Cover of Bad Monkeys


Bad Monkeys
Matt Ruff
230 pages
published in 2007

When your local library’s automated lending system refuses to recognise a book you’re attempting to borrow when it’s clearly there in front of you, it’s enough to make you a little bit paranoid, but when that book is Bad Monkeys, an example of American Paranoia at its finest, with a Christopher Moore quote on the cover saying “Buy it, read it, memorise then destroy it. There are eyes everywhere.“, you become more than a bit paranoid. Little did I know then how appropriate that little incident was. Bad Monkeys is one of those books that makes you look twice at every CCTV camera on your daily commute, not to mention much more innocent examples of street furniture for signs of hidden cameras.

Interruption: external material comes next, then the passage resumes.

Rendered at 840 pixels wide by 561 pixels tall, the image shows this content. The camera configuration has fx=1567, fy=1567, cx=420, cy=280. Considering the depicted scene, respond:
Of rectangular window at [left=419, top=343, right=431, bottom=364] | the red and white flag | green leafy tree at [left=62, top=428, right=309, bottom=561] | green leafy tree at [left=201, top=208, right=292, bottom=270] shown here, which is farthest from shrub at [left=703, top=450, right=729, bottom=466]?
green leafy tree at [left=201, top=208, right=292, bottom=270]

You might know Matt Ruff from Sewer, Gas & Electric, his brilliant and hilarious parody-slash-update-slash-mixup of the stoner paranoia classic Illuminantus! trilogy, not to mention that bible of teenage libertarianism, Atlas Shrugged. If that novel showed Ruff’s absurdistic, bombastic side, Bad Monkeys is toned down, sleek and effortlessly cool. It still taps into that vein of essential American paranoia that also drove Sewer, Gas & Electric, but this time it’s more refined, less consciously wacky.